=== Begin Enclosure ===

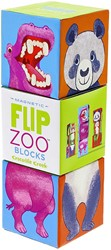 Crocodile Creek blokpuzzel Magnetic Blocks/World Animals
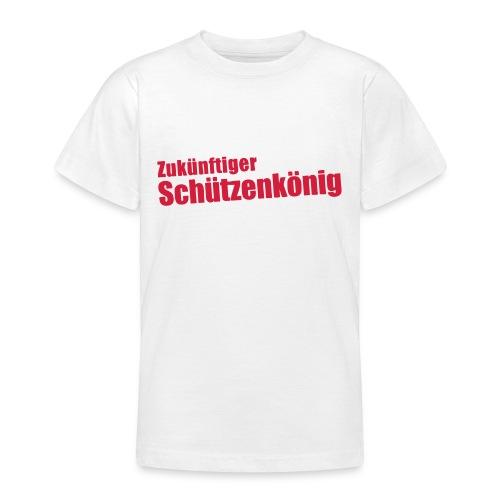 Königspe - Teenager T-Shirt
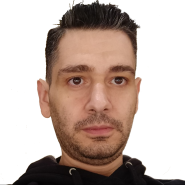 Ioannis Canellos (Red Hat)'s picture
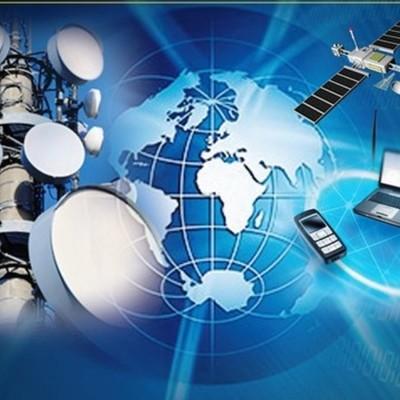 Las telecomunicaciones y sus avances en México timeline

=== End Enclosure ===
=== Begin Enclosure ===

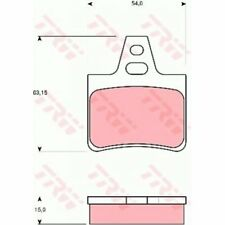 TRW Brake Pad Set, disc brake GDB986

=== End Enclosure ===

WORK TO BE COMPLETED
The result should be an exact copy of only the lines above from the one that holds "Ioannis Canellos (Red Hat)'s picture" through the one that holds "Las telecomunicaciones y", both ends included, without pictures.

TASK OUTPUT
 Ioannis Canellos (Red Hat)'s picture
 Las telecomunicaciones y sus avances en México timeline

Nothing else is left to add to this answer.